The recommendation builds on Obama’s Student Aid Bill of Rights released in March.

Melissa Steinken

To help students manage loan debt better and increase borrower protections, the U.S. Department of Education has outlined new recommendations for schools and borrowers.
In a report released last week in conjunction with the Department of the Treasury and the Consumer Financial Protection Bureau, the Department of Education recommended new requirements to hold colleges accountable for fraudulent acts and to create a single income-driven repayment plan for future federal loan borrowers. 
Enrollment in income-driven repayment plans is the highest it’s ever been, with an increase of more than 50 percent in the past year, the report said. 
Also among the recommendations are better data sharing and disallowing borrowers to default because of circumstances outside of their control, like the death or bankruptcy of a co-signer. 
While not official policy, the recommendations build on President Barack Obama’s Student Aid Bill of Rights, according to a press release.

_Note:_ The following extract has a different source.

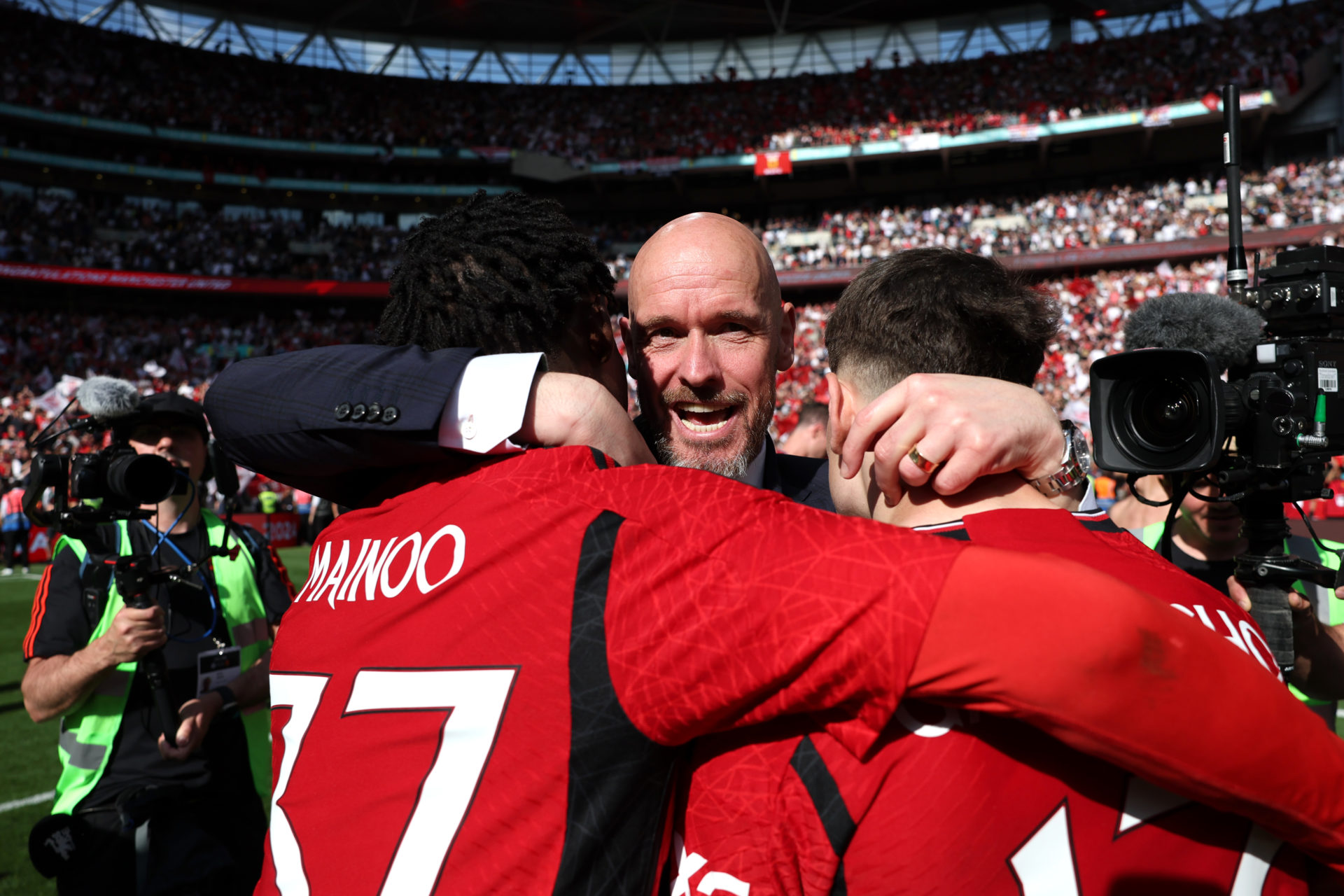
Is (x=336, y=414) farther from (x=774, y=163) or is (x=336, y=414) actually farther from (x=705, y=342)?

The student bill of rights was released earlier this year. 
Student borrowers should be entitled to fair treatment from lenders and should have a reasonable repayment plan, according to Obama’s bill of rights.
“Schools need to do more to keep costs down and help students graduate on time,” said former U.S. Secretary of Education Arne Duncan in a press release. “Congress needs to step up to hold schools accountable and provide better consumer protections; servicers owe borrowers better information about their options.”
In a separate move last week, the Department of Education released a statement of loan servicing principles to ensure students with federal loans have adequate information to avoid default and to make sure they’re treated fairly by lenders, even if they’re struggling to pay down their balances.
At the University, where the median debt of undergraduates is $21,500 — not including private or Parent PLUS loans — students are required to participate in loan repayment counseling upon graduation.
“Exit counseling is a two-way sword,” said Thomas Schmidt, associate director of student account assistance and third-party billing at the University. “The government wants to get information to the student, and the student wants information about their own loans.”
This year, to help students lessen the burden of taking out loans, the University launched one-on-one financial wellness meetings, said Nate Peterson, assistant director of One Stop Student Services.
“I recommend a student takes out only what they need,” he said. “If the first time [that] students come in is when they are about to graduate, then it might be too late [to give them information on their loans].”
Still, the University — where 45 percent of undergraduates take out a federal loan — has an overall low default rate, he said.
“In my experience, students did not realize they didn’t have to take everything they were [offered for aid],” Schmidt said. “And then they don’t know what payments on loans will be like.”